Resident Historian of the History Channel

The Huffington Post

November 3, 2009

http://www.huffingtonpost.com/steven-m-gil...o_b_342822.html

Technically, the powers of the presidency transferred to Johnson at 12:30 pm when the fatal third bullet shattered Kennedy's brain. For a variety of reasons -chaos and confusion at the hospital, the grief of Kennedy's close advisors and friends, their distrust and disdain for the new President, and LBJ's insecurity -- the United States was without a functioning head of state for nearly 40 minutes.

Read more at: http://www.huffingtonpost.com/steven-m-gil...html?view=print

Kennedy was dead at 12:30 when his brains and blood flew behind him from the fatal shot from the front. There was no need to attempt reviving him, and there would not have been had he not been the President of the United States. Too bad, then the neck wound would not have been altered.

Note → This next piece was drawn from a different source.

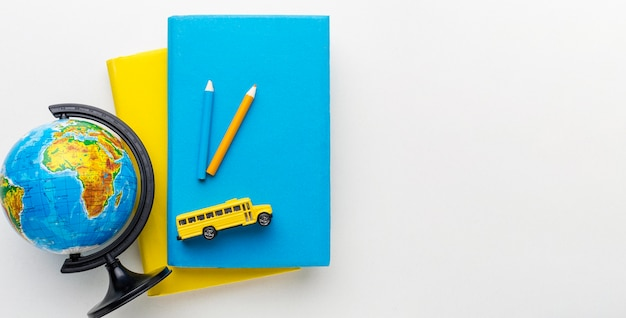 Widok z góry na drewnianą kulę ziemską z książkami i autobusem szkolnym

Nevertheless, Johnson was President as you say the moment that JFK was not able to perform his duties, which he was clearly not after being shot to pieces in Dealy Plaza ending at 12:30.

Professor Gillon believes that Johnson's handling of that day were the beginning of his end; rather than coming later when the Vietnam War blew up in his face.

Grab onto something and make a name for yourself;

And redeem yourself in the process from your association from something such as "The Guilty Men".

I would not have a problem with that if the Professor did not endorse the official version by boldly saying in his recent History Channel production, while Kennedy is obviously hit from the front, as seen in the Zapruder Film that was shown, that he was hit from behind by the alleged lone assassin, Lee Harvey Oswald.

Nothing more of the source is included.